VOGONS


First post, by ih8registrations

User metadata
Rank Oldbie
Rank
Oldbie

http://sourceforge.net/tracker/index.php?func … 551&atid=467234

<text>
The patch this time speeds up 16 & 32 bit normal2x video rendering by
3x for graphics and 25% for text.

Use 16 bit, and opengl, for best results.

To apply(to cvs source):
cd dosbox
patch -up1 < render_cvs.diff

Enjoy!

Gritty details:

For a video bound game/scene, the renderer handler is the big-o routine by far:

CVS build:
Each sample counts as 0.01 seconds.
% cumulative self self total
time seconds seconds calls s/call s/call name
64.31 23.21 23.21 1552200 0.00 0.00 void Normal<8, 8, true>(unsigned char*)
14.91 28.59 5.38 2072187 0.00 0.00 BituMove(unsigned char*, unsigned char*, unsigned)
8.04 31.49 2.90 228400 0.00 0.00 RENDER_Init(Section*)
5.26 33.39 1.90 void Normal<8, 8, false>(unsigned char*)
2.02 34.12 0.73 228400 0.00 0.00 VGA_TEXT_Draw_Line(unsigned, unsigned, unsigned)
1.03 34.49 0.37 6819579 0.00 0.00 THEOPL3::advance(THEOPL3::OPL3*)
0.58 34.70 0.21 get_thrpc

New handler:
Each sample counts as 0.01 seconds.
% cumulative self self total
time seconds seconds calls s/call s/call name
68.38 9.84 9.84 1548600 0.00 0.00 Normal2x816(unsigned char*)
10.70 11.38 1.54 285200 0.00 0.00 Normalx816(unsigned char*)
5.70 12.20 0.82 285200 0.00 0.00 VGA_TEXT_Draw_Line(unsigned, unsigned, unsigned)
2.57 12.57 0.37 2277486 0.00 0.00 THEOPL3::advance(THEOPL3::OPL3*)
0.97 12.71 0.14 40994748 0.00 0.00 THEOPL3::chan_calc(THEOPL3::OPL3_CH*)
0.90 12.84 0.13 9040201 0.00 0.00 THEOPL3::op_calc1(unsigned, unsigned, int, unsigned)
0.83 12.96 0.12 209501567 0.00 0.00 mem_readw_inline(unsigned long)

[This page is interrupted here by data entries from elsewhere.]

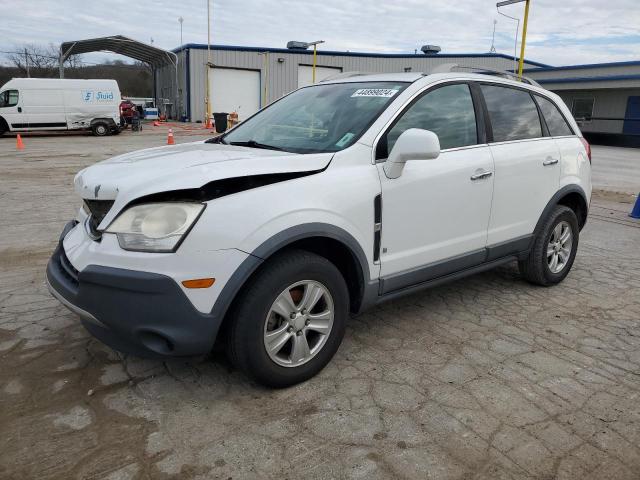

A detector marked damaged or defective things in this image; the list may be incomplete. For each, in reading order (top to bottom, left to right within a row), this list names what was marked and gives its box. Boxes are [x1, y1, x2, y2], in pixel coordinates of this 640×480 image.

crumpled hood [74, 141, 332, 225]
cracked concrete pavement [1, 128, 640, 480]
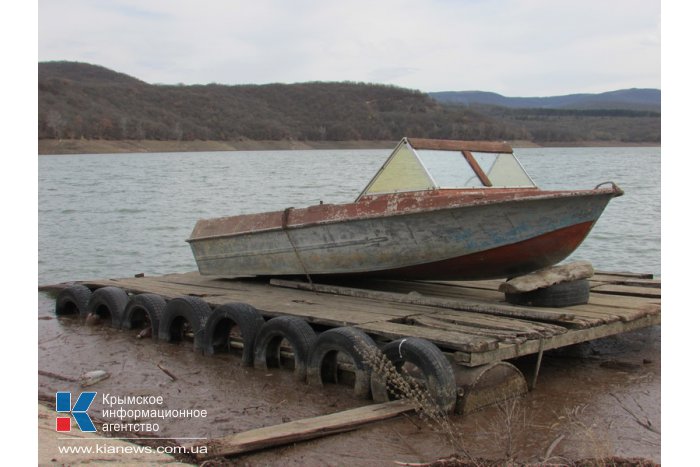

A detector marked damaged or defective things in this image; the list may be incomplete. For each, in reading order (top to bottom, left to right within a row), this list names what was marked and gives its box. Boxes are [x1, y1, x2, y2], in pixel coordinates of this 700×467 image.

rusty boat deck [41, 270, 660, 370]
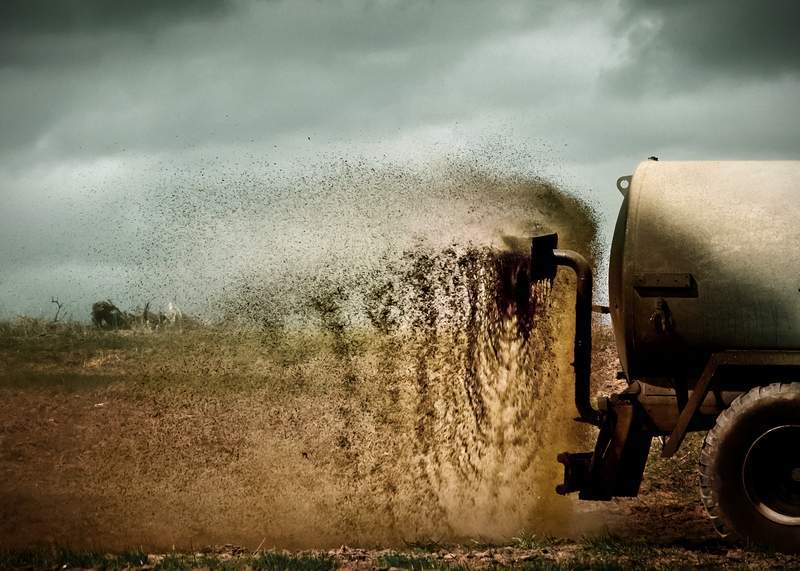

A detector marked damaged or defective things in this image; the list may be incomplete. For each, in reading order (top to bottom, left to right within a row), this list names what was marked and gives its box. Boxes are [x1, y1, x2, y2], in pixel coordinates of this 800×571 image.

rusty tank surface [532, 161, 800, 556]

Above is profiling output of the intro from Microprose F-117A.

The new handler is a merge of Normal & BituMove so 28.59s vs 9.84s.

</text>

Attachments

  • Filename
    render_cvs.diff
    File size
    5.44 KiB
    Downloads
    198 downloads
    File license
    Fair use/fair dealing exception

Reply 1 of 13, by Magamo

User metadata
Rank Member
Rank
Member

I know that running on my linux box (2.4.25, Matrox G550, 32bit, PIII/600) This patch segfaults when running Wing Commander: Privateer. Going to be difficult to pin it down, I'll wash it through dosbox's debugger later.

But I figured that the feedback might be useful to you. (It segfaults before the sound drivers initialize, and long before anything is displayed to the screen.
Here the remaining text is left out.